Please print everything from the start of the data down to the line containing "auto rickshaw @ bbox=[676, 11, 700, 103], van" word for word, with both ends included. Leave the pictures out.

RAW RECORDS:
============
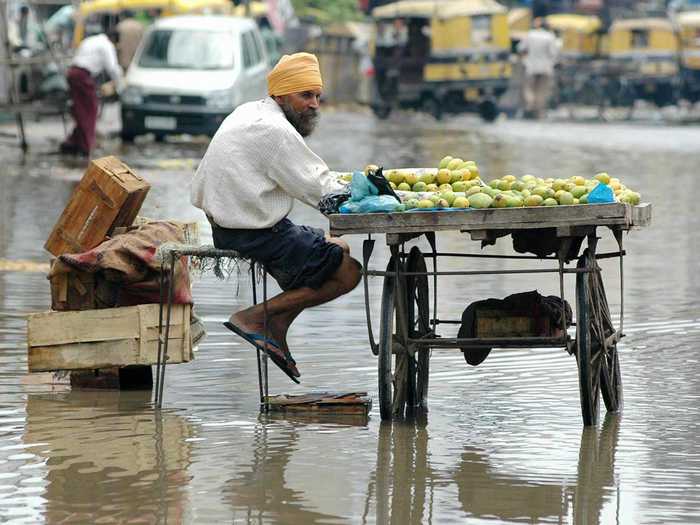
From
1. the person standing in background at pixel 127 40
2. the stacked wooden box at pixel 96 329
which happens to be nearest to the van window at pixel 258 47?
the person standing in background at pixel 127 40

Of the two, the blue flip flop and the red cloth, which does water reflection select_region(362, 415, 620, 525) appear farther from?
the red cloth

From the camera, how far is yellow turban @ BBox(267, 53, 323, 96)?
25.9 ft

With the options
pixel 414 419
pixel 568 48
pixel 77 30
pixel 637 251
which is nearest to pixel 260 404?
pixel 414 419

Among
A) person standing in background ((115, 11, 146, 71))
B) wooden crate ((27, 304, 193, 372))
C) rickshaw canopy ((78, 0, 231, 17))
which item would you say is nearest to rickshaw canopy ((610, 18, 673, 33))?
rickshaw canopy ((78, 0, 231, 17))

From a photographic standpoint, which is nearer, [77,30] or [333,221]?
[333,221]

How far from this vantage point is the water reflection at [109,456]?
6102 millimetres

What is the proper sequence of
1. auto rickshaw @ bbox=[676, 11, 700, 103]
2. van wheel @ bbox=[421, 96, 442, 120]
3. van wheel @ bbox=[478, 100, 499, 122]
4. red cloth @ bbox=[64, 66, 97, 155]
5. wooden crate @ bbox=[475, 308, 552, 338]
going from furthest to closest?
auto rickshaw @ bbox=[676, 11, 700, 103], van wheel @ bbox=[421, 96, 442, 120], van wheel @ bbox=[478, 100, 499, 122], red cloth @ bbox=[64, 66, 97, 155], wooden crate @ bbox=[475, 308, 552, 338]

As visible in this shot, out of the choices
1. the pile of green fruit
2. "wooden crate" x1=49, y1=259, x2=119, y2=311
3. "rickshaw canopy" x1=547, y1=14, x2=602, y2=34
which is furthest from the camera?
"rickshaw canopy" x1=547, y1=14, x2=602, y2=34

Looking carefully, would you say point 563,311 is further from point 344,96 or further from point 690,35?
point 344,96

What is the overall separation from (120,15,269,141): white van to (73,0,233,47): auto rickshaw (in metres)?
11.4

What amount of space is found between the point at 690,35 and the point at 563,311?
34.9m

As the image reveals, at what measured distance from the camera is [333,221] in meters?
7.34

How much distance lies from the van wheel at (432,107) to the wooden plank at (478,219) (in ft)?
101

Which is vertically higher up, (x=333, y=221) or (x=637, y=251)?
============
WRITTEN RESPONSE:
From
1. the person standing in background at pixel 127 40
2. the stacked wooden box at pixel 96 329
which happens to be nearest to the van window at pixel 258 47?
the person standing in background at pixel 127 40

Of the two, the blue flip flop and the red cloth, which does water reflection select_region(362, 415, 620, 525) appear farther from?
the red cloth

From the camera, how far is yellow turban @ BBox(267, 53, 323, 96)?
25.9 ft

With the options
pixel 414 419
pixel 568 48
pixel 77 30
pixel 637 251
which is nearest to pixel 260 404?
pixel 414 419

Among
A) person standing in background ((115, 11, 146, 71))
B) wooden crate ((27, 304, 193, 372))
C) rickshaw canopy ((78, 0, 231, 17))
which item would you say is nearest to rickshaw canopy ((610, 18, 673, 33))?
rickshaw canopy ((78, 0, 231, 17))

From a photographic standpoint, which is nearer, [77,30] or [333,221]?
[333,221]

How far from this vantage point is the water reflection at [109,456]?
6102 millimetres

What is the proper sequence of
1. auto rickshaw @ bbox=[676, 11, 700, 103]
2. van wheel @ bbox=[421, 96, 442, 120]
3. van wheel @ bbox=[478, 100, 499, 122]
4. red cloth @ bbox=[64, 66, 97, 155]
5. wooden crate @ bbox=[475, 308, 552, 338]
going from furthest to closest?
auto rickshaw @ bbox=[676, 11, 700, 103], van wheel @ bbox=[421, 96, 442, 120], van wheel @ bbox=[478, 100, 499, 122], red cloth @ bbox=[64, 66, 97, 155], wooden crate @ bbox=[475, 308, 552, 338]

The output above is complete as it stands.